◆ **Given text**:

Tag cloud is widely used, for aesthetics purpose. You can have a more vivid picture about the top frequency words.

from PIL import Image
import wordcloud
import numpy as np

def tag_cloud(text):
    mask = np.array(Image.open('newspaper.png')) #set mask, you can change to the picture you like, but it must have a high color contrast
    wc = wordcloud.WordCloud(mode='RGBA',background_color='white',max_words=2000,stopwords=stopwords,max_font_size=300,random_state=42,mask=mask)
    wc.generate_from_text(' '.join(text))
    plt.figure(figsize=(12,12))
    plt.imshow(wc, interpolation='bilinear')
    plt.axis("off")
    plt.title('word frequency top 15 tag cloud', loc='Center', fontsize=20)
    plt.show()
    return plt.show()

tag_cloud(words)

Words frequency tag cloud

wordcloud with pyecharts

One can also plot interactive tag cloud with pyecharts, one thing is that its very simple, you only need to get the clean words with its frequency. Another thing is you can save the efforts to set the font and environment to support displaying Chinese characters with matplotlib. Following is a example of wordloud with pyecharts, you can find more in their documentation.

from pyecharts import WordCloud
words = ['特朗普','关税','美国','中国','加拿大','表示','贸易','征收','产品','上周五','亿美元','征税','威胁','政府','争端','准备','谈判','进行','商品','美国政府']
value = [19, 17, 17, 17, 13, 8, 8, 7, 6, 5, 5, 5, 5, 5, 4, 4, 4, 4, 4, 3]

wordcloud = WordCloud(width=1300, height=620)

◆ **Exercise prompt**:
Rewrite the part of the tag cloud text that opens with the words containing "from PIL import" and closes with "plt.imshow(wc, interpolation='bilinear')", replacing "bilinear" with "nearest". The listing that follows has no connection to the tag cloud text.

◆ **Information supplied**:
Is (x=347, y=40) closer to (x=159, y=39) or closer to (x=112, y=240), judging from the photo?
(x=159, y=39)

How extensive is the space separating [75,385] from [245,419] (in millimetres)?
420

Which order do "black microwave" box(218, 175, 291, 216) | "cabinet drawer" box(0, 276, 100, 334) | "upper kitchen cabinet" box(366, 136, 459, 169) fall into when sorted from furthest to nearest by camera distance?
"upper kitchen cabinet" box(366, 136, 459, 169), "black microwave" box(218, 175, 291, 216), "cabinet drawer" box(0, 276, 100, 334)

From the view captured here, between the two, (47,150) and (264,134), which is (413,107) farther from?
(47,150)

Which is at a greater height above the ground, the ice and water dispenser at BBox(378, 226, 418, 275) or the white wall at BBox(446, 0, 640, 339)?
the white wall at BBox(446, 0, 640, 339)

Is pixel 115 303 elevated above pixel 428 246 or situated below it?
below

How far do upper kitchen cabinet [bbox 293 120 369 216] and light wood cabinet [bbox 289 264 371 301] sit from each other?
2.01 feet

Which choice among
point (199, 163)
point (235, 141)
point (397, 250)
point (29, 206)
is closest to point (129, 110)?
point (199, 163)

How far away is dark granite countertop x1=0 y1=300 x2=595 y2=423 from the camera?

◆ **Written solution**:
from PIL import Image
import wordcloud
import numpy as np

def tag_cloud(text):
    mask = np.array(Image.open('newspaper.png')) #set mask, you can change to the picture you like, but it must have a high color contrast
    wc = wordcloud.WordCloud(mode='RGBA',background_color='white',max_words=2000,stopwords=stopwords,max_font_size=300,random_state=42,mask=mask)
    wc.generate_from_text(' '.join(text))
    plt.figure(figsize=(12,12))
    plt.imshow(wc, interpolation='nearest')